**WHAT THIS TASK INVOLVES:**
The lines to extract begin at the one containing "With the white" and run to the end of the listing; set them down exactly and alone.

**SUPPLIED RECORDS:**
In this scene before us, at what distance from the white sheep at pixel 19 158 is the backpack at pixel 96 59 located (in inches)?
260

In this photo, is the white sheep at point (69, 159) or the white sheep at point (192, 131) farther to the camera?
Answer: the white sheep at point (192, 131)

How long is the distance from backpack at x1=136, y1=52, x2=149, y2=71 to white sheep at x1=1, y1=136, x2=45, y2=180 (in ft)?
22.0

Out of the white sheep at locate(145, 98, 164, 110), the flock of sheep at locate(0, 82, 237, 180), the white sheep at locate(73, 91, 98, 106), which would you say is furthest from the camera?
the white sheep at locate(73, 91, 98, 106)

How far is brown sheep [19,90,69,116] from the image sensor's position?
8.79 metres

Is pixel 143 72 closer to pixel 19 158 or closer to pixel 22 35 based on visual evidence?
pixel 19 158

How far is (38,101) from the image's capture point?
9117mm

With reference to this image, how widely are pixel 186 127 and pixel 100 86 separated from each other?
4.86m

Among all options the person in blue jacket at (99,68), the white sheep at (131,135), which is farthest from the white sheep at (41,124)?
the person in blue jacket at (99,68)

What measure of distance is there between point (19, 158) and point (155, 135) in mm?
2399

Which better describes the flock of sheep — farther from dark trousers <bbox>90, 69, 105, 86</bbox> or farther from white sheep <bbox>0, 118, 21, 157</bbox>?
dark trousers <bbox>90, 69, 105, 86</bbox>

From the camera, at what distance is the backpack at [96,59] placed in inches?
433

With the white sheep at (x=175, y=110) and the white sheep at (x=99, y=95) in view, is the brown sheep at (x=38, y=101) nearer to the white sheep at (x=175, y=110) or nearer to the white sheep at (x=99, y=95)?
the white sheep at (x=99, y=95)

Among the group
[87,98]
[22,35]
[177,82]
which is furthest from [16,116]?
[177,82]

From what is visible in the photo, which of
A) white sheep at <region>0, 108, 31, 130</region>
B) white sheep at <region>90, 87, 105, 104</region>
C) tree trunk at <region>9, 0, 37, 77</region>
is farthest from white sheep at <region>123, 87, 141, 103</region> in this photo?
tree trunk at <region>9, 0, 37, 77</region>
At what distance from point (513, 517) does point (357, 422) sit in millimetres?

**SOLVED EXERCISE:**
With the white sheep at (x=175, y=110) and the white sheep at (x=99, y=95) in view, is the brown sheep at (x=38, y=101) nearer to the white sheep at (x=175, y=110) or nearer to the white sheep at (x=99, y=95)?
the white sheep at (x=99, y=95)

Among the group
[87,98]
[22,35]
[177,82]
which is furthest from [16,116]?
[177,82]

From what is visible in the photo, which of
A) white sheep at <region>0, 108, 31, 130</region>
B) white sheep at <region>90, 87, 105, 104</region>
C) tree trunk at <region>9, 0, 37, 77</region>
is farthest from white sheep at <region>123, 87, 141, 103</region> in this photo?
tree trunk at <region>9, 0, 37, 77</region>
At what distance from point (513, 517) does point (357, 422) sit in millimetres?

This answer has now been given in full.